What units HCAL aside is its use of modest 1.25 occasions leverage, not by way of derivatives, however by borrowing money, just like a margin mortgage. Not like leveraged ETFs designed for day buying and selling, HCAL’s leverage will not be reset day by day.
It’s designed for long-term buyers and permits the fund to amplify each earnings and complete return with out dramatically rising threat. That construction is what helps push the yield up whereas nonetheless holding high-quality, dividend-paying Canadian banks.
How a lot earnings?
On the time of writing, HCAL trades round $27.90 per share and pays a month-to-month distribution of $0.127 per share. If you happen to make investments $7,000, you should purchase roughly 250 shares of the ETF (7,000 ÷ 27.90).
Every month, these 250 shares would generate a distribution of $31.75 (250 × 0.127). That works out to an annual complete of $381, or a yield of roughly 5.44% primarily based on the $7,000 invested.
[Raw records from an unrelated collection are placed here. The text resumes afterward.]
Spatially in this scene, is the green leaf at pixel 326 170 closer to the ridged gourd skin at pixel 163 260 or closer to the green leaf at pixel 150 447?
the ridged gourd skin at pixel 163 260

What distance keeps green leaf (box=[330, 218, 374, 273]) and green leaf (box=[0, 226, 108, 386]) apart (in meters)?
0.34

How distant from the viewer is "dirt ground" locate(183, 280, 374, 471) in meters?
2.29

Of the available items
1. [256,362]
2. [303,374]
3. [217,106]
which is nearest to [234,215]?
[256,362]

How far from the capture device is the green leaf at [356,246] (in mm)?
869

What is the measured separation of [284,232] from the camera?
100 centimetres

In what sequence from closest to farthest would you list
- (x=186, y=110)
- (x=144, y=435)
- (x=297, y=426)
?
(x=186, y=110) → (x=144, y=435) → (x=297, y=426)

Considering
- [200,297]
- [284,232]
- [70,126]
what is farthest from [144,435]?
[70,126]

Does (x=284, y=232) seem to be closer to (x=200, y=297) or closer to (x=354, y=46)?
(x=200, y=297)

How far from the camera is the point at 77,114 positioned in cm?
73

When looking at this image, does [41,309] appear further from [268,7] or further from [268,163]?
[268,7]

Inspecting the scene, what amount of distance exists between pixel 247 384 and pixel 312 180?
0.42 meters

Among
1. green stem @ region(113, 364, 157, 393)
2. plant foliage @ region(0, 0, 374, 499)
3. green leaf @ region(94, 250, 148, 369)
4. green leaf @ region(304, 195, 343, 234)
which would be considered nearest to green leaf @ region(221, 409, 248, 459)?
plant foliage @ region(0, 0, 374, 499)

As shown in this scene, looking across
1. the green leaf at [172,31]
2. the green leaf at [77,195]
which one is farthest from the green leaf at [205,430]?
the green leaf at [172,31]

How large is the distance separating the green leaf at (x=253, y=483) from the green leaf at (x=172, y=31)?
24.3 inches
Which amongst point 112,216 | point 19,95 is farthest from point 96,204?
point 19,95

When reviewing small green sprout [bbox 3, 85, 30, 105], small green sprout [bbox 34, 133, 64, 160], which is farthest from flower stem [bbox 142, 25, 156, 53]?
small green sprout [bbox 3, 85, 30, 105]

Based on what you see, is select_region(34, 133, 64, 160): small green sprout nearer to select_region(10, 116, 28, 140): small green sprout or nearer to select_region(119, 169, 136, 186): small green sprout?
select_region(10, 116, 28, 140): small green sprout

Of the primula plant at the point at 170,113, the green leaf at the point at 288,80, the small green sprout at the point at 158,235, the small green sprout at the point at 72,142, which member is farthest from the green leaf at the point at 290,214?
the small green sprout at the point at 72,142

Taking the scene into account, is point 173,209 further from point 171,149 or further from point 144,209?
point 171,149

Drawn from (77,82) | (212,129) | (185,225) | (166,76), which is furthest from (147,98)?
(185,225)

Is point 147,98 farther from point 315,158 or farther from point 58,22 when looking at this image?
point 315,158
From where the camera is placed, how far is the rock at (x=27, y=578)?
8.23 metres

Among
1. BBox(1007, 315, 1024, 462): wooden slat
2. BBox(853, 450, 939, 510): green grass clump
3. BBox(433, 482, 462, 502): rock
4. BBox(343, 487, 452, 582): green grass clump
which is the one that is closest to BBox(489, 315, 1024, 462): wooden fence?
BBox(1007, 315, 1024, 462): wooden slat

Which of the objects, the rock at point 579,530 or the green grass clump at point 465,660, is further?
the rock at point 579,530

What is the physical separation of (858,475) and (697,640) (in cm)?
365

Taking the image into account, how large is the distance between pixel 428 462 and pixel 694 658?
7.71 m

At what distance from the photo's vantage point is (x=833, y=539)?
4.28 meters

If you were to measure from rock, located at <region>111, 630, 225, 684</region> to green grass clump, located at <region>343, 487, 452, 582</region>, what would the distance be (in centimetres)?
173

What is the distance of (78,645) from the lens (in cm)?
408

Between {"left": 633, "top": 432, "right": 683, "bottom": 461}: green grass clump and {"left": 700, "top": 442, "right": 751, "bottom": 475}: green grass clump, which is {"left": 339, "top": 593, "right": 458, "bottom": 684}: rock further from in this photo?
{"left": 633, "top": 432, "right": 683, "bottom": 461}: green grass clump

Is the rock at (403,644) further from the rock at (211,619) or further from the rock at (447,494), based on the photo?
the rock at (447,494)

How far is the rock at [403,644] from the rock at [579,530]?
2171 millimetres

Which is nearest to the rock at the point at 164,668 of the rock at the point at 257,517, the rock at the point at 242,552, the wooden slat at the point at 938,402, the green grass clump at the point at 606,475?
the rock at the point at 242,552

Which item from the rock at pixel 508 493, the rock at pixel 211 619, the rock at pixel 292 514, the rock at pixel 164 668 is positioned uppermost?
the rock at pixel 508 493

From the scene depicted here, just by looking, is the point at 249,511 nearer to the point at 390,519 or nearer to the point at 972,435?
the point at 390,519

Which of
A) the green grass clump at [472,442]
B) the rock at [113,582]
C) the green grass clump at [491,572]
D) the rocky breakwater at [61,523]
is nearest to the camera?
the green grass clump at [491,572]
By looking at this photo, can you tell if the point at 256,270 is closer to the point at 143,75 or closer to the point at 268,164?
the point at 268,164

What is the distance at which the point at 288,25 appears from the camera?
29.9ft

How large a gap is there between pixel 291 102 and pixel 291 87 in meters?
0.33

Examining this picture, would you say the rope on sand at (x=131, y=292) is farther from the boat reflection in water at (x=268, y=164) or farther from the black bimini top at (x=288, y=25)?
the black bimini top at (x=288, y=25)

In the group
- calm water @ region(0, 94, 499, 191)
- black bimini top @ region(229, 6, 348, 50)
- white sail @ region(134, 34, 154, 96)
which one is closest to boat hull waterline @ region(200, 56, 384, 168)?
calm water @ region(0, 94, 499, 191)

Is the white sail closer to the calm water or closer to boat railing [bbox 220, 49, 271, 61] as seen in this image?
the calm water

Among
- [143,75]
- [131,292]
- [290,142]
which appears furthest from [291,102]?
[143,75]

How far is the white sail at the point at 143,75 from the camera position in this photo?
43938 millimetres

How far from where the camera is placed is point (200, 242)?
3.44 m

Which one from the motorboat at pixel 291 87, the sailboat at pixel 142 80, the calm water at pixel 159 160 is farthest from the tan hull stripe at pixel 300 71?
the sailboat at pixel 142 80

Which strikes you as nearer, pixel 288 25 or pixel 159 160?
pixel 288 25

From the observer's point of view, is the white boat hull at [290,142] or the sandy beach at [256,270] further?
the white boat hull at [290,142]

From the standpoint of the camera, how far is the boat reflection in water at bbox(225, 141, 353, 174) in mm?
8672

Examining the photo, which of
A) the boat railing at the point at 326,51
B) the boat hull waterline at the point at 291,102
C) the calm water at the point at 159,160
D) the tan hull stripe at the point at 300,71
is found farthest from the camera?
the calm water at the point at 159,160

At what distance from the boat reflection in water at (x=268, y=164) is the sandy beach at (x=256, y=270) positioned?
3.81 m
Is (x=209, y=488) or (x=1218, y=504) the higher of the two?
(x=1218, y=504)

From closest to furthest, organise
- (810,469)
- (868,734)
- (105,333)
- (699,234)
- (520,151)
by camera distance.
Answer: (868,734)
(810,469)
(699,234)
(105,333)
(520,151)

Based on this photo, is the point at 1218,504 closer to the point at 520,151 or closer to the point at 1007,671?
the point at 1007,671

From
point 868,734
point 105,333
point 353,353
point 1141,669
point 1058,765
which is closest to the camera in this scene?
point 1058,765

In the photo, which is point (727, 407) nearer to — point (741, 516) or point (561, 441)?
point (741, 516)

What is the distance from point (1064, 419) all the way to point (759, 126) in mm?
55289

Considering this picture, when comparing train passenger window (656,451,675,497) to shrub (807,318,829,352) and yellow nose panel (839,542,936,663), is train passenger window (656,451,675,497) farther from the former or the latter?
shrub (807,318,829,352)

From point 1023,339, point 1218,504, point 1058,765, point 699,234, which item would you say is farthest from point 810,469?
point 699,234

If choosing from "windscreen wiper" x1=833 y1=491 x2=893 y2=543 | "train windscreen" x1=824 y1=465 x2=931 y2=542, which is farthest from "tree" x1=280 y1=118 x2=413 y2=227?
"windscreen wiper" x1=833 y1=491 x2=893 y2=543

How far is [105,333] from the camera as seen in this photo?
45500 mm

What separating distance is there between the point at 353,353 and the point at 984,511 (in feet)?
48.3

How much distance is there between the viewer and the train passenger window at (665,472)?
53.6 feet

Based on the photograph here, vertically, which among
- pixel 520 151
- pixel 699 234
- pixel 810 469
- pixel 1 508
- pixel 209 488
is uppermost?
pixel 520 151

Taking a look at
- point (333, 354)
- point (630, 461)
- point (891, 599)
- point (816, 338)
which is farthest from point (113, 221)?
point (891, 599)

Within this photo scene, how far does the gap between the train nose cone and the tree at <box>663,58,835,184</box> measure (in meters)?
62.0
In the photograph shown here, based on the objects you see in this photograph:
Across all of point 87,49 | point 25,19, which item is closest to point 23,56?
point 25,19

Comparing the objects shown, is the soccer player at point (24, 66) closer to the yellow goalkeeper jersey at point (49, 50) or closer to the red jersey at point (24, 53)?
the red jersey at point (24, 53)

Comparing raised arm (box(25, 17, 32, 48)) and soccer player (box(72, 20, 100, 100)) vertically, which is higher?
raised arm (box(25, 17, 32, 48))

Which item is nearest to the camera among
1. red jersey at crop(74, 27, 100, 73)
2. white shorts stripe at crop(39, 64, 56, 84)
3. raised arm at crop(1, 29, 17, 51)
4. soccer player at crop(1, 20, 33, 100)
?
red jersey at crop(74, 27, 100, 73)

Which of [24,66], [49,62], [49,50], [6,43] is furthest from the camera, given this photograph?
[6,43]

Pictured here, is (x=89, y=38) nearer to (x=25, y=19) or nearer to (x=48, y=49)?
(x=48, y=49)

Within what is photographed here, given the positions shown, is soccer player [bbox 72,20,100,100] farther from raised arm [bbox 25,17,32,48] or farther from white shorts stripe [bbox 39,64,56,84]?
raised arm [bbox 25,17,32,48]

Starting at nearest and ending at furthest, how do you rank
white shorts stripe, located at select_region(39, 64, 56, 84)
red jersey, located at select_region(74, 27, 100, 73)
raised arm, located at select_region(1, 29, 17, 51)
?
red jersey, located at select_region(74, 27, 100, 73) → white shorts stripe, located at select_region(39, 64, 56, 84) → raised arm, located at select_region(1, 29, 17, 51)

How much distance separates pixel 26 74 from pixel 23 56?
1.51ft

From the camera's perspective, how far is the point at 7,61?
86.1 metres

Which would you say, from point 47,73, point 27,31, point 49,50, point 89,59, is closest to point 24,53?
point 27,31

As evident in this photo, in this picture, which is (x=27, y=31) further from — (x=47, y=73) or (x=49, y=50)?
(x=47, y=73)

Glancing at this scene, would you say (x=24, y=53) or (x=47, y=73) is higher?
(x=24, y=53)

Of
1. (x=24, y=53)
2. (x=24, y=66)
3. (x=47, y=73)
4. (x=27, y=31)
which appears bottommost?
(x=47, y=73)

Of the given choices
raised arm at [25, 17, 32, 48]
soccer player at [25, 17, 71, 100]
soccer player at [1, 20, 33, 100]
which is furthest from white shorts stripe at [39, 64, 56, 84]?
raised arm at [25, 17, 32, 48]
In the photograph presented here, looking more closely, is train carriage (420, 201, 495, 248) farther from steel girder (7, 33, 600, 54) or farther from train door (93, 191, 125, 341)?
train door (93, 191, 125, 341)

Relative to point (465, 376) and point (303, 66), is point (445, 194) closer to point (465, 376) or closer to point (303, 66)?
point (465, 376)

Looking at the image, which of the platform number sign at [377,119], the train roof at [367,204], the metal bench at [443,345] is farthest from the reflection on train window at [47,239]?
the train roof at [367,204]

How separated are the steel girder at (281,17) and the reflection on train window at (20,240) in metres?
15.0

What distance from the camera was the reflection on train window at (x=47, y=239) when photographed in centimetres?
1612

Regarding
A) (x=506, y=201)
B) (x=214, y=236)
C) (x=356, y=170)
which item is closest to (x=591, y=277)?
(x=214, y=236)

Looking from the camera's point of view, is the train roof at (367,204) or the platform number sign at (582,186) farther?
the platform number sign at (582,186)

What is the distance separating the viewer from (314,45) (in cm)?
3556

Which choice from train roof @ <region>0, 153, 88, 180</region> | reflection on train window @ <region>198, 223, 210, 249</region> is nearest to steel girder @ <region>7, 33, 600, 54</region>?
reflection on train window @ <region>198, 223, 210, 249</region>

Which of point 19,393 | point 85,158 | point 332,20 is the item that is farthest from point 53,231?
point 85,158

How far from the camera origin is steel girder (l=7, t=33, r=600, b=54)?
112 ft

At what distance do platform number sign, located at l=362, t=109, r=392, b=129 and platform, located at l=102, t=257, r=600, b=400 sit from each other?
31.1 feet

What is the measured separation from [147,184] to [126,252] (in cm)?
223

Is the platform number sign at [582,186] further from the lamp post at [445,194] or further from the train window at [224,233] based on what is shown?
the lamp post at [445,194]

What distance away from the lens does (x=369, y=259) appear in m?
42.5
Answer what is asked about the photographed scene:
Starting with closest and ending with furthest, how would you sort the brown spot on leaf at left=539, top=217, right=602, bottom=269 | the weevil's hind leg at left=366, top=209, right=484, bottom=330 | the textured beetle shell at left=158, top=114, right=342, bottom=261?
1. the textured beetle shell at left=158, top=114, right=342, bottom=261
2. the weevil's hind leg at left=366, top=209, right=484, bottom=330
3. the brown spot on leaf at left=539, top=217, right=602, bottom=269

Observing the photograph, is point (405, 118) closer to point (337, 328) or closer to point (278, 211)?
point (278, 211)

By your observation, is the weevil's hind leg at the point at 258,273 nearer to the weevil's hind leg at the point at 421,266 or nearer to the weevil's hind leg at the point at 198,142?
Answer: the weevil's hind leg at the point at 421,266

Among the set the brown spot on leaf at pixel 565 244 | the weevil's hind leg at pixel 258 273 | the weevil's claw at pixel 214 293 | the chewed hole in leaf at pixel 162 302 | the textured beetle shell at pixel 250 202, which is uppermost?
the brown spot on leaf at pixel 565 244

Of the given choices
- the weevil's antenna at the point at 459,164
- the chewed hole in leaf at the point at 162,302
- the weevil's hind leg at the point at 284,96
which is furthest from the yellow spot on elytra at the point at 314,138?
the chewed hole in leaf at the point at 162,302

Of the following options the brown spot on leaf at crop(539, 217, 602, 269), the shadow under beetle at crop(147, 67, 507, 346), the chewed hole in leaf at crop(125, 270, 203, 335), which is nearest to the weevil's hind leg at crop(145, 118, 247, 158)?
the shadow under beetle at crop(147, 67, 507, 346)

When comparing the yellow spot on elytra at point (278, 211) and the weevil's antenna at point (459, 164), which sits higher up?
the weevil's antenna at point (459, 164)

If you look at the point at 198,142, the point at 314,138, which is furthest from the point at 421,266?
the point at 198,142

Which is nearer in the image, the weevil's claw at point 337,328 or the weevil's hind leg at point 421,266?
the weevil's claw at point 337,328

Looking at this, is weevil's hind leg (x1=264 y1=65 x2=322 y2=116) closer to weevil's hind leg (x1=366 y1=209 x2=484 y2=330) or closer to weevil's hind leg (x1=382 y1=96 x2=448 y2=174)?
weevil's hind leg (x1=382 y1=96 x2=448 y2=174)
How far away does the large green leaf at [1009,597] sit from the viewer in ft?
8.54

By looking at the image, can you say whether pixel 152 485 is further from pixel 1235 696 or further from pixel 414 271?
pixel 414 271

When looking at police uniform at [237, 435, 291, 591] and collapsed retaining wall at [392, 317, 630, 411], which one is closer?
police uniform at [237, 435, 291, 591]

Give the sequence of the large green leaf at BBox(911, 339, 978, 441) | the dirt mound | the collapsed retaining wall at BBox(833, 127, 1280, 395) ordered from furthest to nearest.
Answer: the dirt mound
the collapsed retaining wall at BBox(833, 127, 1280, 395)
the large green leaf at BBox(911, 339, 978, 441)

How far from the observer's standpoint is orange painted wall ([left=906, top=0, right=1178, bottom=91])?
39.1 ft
The perfect half? In a TFSA, that complete $31.75 month-to-month earnings is tax-free, which means you retain each greenback. And if HCAL’s underlying financial institution holdings proceed to lift dividends over time, as they traditionally have, there’s additionally the potential for these month-to-month payouts to develop.
It’s an easy, diversified strategy to put your TFSA to work and create a gentle earnings stream with out reaching for dangerous or overly advanced methods.